▶ GIVEN RECORDS:
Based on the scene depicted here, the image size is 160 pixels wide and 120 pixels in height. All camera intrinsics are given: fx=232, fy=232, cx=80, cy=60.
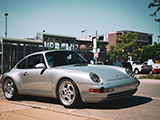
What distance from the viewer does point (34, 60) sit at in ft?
22.4

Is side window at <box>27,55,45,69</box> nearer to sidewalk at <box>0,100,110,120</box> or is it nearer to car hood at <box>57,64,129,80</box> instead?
car hood at <box>57,64,129,80</box>

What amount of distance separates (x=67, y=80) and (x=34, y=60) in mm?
1804

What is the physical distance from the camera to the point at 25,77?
655 centimetres

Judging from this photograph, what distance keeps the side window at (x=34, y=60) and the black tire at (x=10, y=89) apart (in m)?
0.77

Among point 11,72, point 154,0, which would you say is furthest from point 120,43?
point 11,72

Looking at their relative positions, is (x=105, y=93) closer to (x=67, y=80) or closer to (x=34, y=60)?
(x=67, y=80)

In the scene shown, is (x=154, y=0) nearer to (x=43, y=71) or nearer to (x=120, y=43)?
(x=43, y=71)

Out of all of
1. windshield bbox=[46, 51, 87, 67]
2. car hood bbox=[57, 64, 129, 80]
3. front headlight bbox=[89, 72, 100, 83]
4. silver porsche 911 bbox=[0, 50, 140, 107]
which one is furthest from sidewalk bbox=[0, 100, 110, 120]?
windshield bbox=[46, 51, 87, 67]

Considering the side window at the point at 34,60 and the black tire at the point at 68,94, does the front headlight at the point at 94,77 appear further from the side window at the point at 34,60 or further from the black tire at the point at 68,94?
the side window at the point at 34,60

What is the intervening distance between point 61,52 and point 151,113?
10.2ft

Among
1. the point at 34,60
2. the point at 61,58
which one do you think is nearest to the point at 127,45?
the point at 34,60

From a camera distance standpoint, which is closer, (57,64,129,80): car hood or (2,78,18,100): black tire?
(57,64,129,80): car hood

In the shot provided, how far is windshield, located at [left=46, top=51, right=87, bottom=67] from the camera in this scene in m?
6.28

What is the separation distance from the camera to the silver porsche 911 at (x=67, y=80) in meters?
5.10
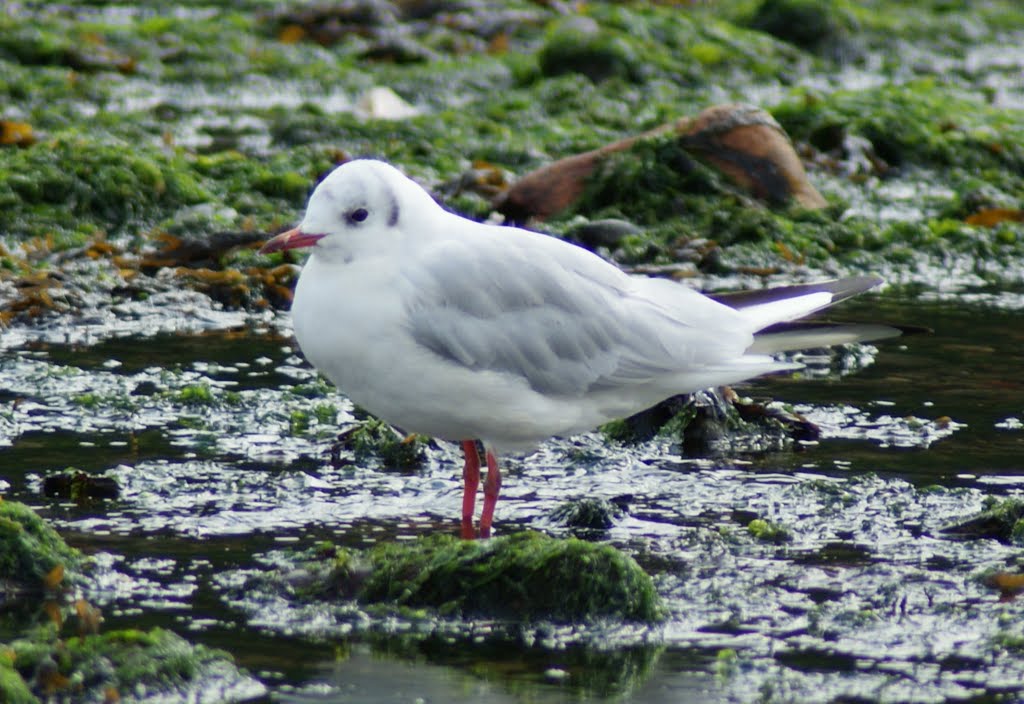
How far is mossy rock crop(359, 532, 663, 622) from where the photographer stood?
3900 millimetres

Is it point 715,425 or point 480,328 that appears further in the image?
point 715,425

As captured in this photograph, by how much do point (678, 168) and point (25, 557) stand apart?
5.58 metres

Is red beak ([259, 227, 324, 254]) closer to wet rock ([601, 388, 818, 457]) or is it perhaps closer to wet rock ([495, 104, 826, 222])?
wet rock ([601, 388, 818, 457])

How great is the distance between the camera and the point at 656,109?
37.7ft

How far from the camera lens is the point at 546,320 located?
4730 mm

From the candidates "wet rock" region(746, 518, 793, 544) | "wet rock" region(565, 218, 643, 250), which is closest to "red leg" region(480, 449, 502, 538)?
"wet rock" region(746, 518, 793, 544)

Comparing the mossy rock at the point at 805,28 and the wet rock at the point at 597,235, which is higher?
the mossy rock at the point at 805,28

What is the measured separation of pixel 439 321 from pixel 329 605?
871 mm

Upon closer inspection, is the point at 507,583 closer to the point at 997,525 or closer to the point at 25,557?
the point at 25,557

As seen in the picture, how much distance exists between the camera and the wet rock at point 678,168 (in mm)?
8758

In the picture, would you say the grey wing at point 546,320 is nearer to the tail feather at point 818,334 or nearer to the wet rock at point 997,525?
the tail feather at point 818,334

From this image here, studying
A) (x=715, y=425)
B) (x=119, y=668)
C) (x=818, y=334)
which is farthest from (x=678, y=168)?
(x=119, y=668)

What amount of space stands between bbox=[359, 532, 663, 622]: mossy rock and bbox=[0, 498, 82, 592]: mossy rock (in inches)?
30.2

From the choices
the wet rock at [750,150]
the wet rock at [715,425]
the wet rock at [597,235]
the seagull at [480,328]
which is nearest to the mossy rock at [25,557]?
the seagull at [480,328]
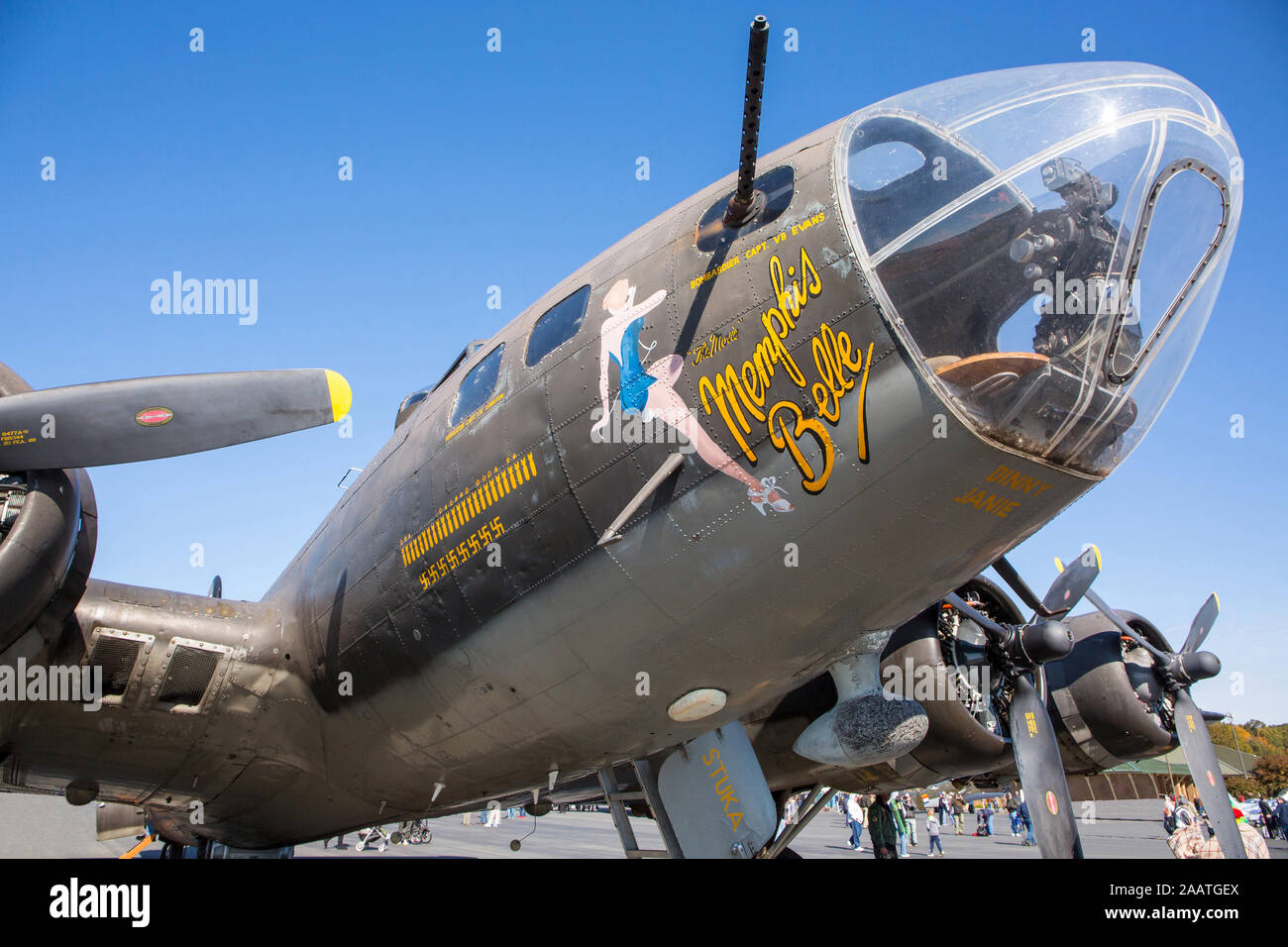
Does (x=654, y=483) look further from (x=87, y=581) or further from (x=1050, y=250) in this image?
(x=87, y=581)

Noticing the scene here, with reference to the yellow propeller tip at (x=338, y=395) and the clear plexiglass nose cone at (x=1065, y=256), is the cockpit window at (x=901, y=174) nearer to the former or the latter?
the clear plexiglass nose cone at (x=1065, y=256)

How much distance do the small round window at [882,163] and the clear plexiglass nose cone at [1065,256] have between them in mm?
174

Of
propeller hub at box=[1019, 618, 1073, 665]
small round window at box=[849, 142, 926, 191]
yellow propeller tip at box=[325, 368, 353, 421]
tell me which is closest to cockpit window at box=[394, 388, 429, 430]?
yellow propeller tip at box=[325, 368, 353, 421]

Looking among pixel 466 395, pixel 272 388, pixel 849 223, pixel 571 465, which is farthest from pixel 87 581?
pixel 849 223

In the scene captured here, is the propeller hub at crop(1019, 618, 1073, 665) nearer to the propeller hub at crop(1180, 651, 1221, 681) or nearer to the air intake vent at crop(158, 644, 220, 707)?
the propeller hub at crop(1180, 651, 1221, 681)

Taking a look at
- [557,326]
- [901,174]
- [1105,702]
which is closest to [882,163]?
[901,174]

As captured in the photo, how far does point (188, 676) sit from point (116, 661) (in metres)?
0.62

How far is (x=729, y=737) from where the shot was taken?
7578 millimetres

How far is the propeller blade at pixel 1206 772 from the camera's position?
11.1 m

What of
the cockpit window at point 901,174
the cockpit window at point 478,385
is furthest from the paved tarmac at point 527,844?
the cockpit window at point 901,174

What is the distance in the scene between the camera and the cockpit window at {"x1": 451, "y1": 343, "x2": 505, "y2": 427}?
22.9 feet

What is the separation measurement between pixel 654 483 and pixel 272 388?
13.8 ft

▶ WHAT YOU HAVE TO DO:
Print verbatim the stretch of entries from the line containing "How far is (x=729, y=737)" through the end of the entries, with both ends included.

▶ EXERCISE RESULT:
How far is (x=729, y=737) from where the shot was taken?
7578 millimetres

How far is the propeller blade at pixel 1206 772 from the camera's position?
11.1 m

What of
the cockpit window at point 901,174
the cockpit window at point 478,385
is furthest from the paved tarmac at point 527,844?
the cockpit window at point 901,174

What is the distance in the scene between the camera and the cockpit window at {"x1": 451, "y1": 343, "x2": 505, "y2": 427}?
22.9 feet

What is the separation measurement between pixel 654 483 and pixel 272 388?
13.8 ft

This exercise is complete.